## Exercise objective
Retype every entry in its entirety, without alteration.

>>>>>

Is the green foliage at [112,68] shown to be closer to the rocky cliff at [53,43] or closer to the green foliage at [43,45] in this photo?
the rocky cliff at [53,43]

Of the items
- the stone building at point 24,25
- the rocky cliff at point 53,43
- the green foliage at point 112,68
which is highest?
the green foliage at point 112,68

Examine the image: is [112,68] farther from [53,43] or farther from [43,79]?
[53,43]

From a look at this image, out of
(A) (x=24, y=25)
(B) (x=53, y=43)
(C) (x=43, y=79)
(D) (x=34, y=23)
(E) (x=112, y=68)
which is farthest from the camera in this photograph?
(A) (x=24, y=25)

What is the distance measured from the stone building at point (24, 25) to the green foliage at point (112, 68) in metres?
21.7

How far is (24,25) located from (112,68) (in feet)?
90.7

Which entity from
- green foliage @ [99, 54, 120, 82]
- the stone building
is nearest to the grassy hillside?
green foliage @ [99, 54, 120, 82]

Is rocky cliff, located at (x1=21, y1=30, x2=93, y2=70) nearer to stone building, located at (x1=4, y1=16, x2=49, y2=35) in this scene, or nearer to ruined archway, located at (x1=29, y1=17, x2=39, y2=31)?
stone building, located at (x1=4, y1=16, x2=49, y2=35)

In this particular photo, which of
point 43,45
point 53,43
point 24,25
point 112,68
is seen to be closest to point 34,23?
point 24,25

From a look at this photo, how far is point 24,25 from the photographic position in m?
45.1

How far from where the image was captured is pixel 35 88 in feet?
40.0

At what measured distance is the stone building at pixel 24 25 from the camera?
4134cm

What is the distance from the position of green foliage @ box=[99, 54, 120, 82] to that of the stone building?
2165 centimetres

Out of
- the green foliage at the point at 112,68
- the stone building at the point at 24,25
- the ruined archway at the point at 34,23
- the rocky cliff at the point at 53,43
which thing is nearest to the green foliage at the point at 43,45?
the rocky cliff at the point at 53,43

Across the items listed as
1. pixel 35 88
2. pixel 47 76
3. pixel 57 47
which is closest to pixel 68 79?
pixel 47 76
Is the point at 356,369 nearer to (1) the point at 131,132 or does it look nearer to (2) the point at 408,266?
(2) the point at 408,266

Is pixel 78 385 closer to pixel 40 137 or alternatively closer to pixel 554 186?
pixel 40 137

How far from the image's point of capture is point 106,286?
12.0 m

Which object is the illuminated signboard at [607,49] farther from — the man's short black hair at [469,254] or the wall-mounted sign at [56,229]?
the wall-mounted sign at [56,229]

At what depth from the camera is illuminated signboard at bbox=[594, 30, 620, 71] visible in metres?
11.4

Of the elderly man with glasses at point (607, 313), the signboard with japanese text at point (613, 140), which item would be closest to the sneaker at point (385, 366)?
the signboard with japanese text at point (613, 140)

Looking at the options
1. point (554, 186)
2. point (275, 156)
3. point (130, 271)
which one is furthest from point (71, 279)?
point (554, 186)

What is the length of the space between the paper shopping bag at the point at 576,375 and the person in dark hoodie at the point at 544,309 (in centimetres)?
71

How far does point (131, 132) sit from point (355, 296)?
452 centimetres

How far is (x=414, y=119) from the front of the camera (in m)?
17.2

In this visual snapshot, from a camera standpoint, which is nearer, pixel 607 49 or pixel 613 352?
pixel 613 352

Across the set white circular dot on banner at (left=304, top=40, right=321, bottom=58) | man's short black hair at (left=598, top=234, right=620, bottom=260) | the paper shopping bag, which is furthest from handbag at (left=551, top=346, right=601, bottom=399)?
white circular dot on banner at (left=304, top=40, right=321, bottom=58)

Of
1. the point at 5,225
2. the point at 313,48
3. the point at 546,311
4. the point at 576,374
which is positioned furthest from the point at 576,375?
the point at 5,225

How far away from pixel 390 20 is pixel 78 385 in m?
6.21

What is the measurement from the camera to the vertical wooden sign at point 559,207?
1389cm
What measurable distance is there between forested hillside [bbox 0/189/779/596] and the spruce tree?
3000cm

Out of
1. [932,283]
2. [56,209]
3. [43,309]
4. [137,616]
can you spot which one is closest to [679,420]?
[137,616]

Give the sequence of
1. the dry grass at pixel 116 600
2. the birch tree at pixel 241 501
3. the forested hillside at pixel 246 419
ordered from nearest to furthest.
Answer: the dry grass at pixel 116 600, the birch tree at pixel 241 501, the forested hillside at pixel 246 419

<<<<<

## Output below
Is the green foliage at [112,68] shown to be closer to the rocky cliff at [53,43] or closer to the green foliage at [43,45] in this photo?
the rocky cliff at [53,43]

Of the items
- the stone building at point 24,25
- the rocky cliff at point 53,43
- the green foliage at point 112,68
which is highest?
the green foliage at point 112,68

Examine the image: is [112,68] farther from [53,43] or farther from [43,79]?
[53,43]

From a look at this image, out of
(A) (x=24, y=25)
(B) (x=53, y=43)
(C) (x=43, y=79)
(D) (x=34, y=23)
(E) (x=112, y=68)
which is farthest from the camera in this photograph?
(A) (x=24, y=25)

What is the distance measured from the stone building at point (24, 25) to the green foliage at point (112, 68) in metres?
21.7

How far is (24,25) located from (112,68) (in feet)?
90.7

Which entity from
- green foliage @ [99, 54, 120, 82]
- the stone building
is nearest to the grassy hillside?
green foliage @ [99, 54, 120, 82]

Is rocky cliff, located at (x1=21, y1=30, x2=93, y2=70) nearer to stone building, located at (x1=4, y1=16, x2=49, y2=35) in this scene, or nearer to ruined archway, located at (x1=29, y1=17, x2=39, y2=31)?
stone building, located at (x1=4, y1=16, x2=49, y2=35)

In this particular photo, which of
point 43,45
point 53,43
point 24,25
point 112,68
is seen to be closest to point 34,23?
point 24,25

From a look at this photo, how far is point 24,25 from the photographic position in m?
45.1

How far from where the image was captured is pixel 35 88 in feet?
40.0

At what measured distance is the stone building at pixel 24 25 from the camera?
4134cm

What is the distance from the position of green foliage @ box=[99, 54, 120, 82] to that of the stone building?
2165 centimetres

Out of
- the green foliage at the point at 112,68
- the stone building at the point at 24,25
- the ruined archway at the point at 34,23
- the rocky cliff at the point at 53,43
which thing is nearest to the green foliage at the point at 43,45?
the rocky cliff at the point at 53,43

Across the items listed as
1. pixel 35 88
2. pixel 47 76
3. pixel 57 47
which is closest to pixel 68 79?
pixel 47 76
Is the point at 356,369 nearer to (1) the point at 131,132 or does it look nearer to (2) the point at 408,266?
(2) the point at 408,266

Is pixel 78 385 closer to pixel 40 137 or alternatively closer to pixel 554 186?
pixel 40 137

How far from the image's point of capture is point 106,286?
12.0 m

Which object is the illuminated signboard at [607,49] farther from — the man's short black hair at [469,254] or the wall-mounted sign at [56,229]?
the wall-mounted sign at [56,229]

At what depth from the camera is illuminated signboard at bbox=[594, 30, 620, 71] visible in metres?
11.4

Of the elderly man with glasses at point (607, 313), the signboard with japanese text at point (613, 140), which item would be closest to the sneaker at point (385, 366)?
the signboard with japanese text at point (613, 140)

Looking at the options
1. point (554, 186)
2. point (275, 156)
3. point (130, 271)
which one is furthest from point (71, 279)?
point (554, 186)

What is the length of the space between the paper shopping bag at the point at 576,375 and the person in dark hoodie at the point at 544,309 (in centimetres)?
71

How far does point (131, 132) sit from point (355, 296)?
452 centimetres

How far is (x=414, y=119) from the front of the camera (in m)?
17.2

In this visual snapshot, from a camera standpoint, which is nearer, pixel 607 49 or pixel 613 352?
pixel 613 352

Across the set white circular dot on banner at (left=304, top=40, right=321, bottom=58) | man's short black hair at (left=598, top=234, right=620, bottom=260) | the paper shopping bag, which is furthest from handbag at (left=551, top=346, right=601, bottom=399)?
white circular dot on banner at (left=304, top=40, right=321, bottom=58)

Of
1. the point at 5,225
2. the point at 313,48
3. the point at 546,311
4. the point at 576,374
which is positioned furthest from the point at 576,375?
the point at 5,225

How far away from pixel 390 20 is pixel 78 385 in m?
6.21

What is the measurement from the camera to the vertical wooden sign at point 559,207?
1389cm
What measurable distance is there between forested hillside [bbox 0/189/779/596] and the spruce tree?
3000cm

Out of
1. [932,283]
2. [56,209]
3. [43,309]
4. [137,616]
can you spot which one is closest to [679,420]?
[137,616]

Give the sequence of
1. the dry grass at pixel 116 600
2. the birch tree at pixel 241 501
3. the forested hillside at pixel 246 419
ordered from nearest to furthest.
Answer: the dry grass at pixel 116 600, the birch tree at pixel 241 501, the forested hillside at pixel 246 419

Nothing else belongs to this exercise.